* [Input for this task]
* * * * * * *

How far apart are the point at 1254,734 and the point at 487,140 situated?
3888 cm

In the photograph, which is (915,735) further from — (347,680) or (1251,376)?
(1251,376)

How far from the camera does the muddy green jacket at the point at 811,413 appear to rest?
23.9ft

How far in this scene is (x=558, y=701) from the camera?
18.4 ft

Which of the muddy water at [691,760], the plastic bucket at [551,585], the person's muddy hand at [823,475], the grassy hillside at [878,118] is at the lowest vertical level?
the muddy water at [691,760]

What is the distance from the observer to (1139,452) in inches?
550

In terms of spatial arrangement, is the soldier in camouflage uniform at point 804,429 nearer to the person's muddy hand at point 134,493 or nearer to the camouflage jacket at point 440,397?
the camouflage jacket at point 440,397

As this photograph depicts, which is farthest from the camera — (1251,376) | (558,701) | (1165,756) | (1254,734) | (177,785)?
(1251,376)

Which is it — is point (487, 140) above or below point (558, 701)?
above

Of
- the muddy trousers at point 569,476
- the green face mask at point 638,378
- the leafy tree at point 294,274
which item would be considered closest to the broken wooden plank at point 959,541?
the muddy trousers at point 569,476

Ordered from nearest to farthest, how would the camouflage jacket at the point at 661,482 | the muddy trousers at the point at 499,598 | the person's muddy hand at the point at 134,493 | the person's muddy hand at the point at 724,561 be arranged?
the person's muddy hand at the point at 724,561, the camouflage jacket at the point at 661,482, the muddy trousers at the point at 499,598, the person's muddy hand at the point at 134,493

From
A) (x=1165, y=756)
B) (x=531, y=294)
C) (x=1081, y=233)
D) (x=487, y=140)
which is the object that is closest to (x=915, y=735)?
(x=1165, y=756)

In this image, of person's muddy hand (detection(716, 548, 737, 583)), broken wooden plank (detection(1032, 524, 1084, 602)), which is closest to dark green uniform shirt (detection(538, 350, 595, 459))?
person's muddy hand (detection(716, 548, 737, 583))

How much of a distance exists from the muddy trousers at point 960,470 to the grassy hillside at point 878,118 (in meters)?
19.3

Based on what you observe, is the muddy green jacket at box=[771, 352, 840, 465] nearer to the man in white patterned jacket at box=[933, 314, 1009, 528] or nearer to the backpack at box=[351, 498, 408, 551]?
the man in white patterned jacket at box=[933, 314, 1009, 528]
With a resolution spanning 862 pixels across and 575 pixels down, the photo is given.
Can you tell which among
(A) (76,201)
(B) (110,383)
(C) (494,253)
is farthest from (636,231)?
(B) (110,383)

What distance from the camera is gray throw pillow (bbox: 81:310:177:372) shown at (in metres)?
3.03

* * * * * * *

* [Problem description] Could you convert the entries from the line with "What distance from" up to and including the last line of the entries into a JSON list of strings, one string per line and blank lines left out?

* [Exercise result]
[
  "What distance from the camera is gray throw pillow (bbox: 81:310:177:372) shown at (in metres)?",
  "3.03"
]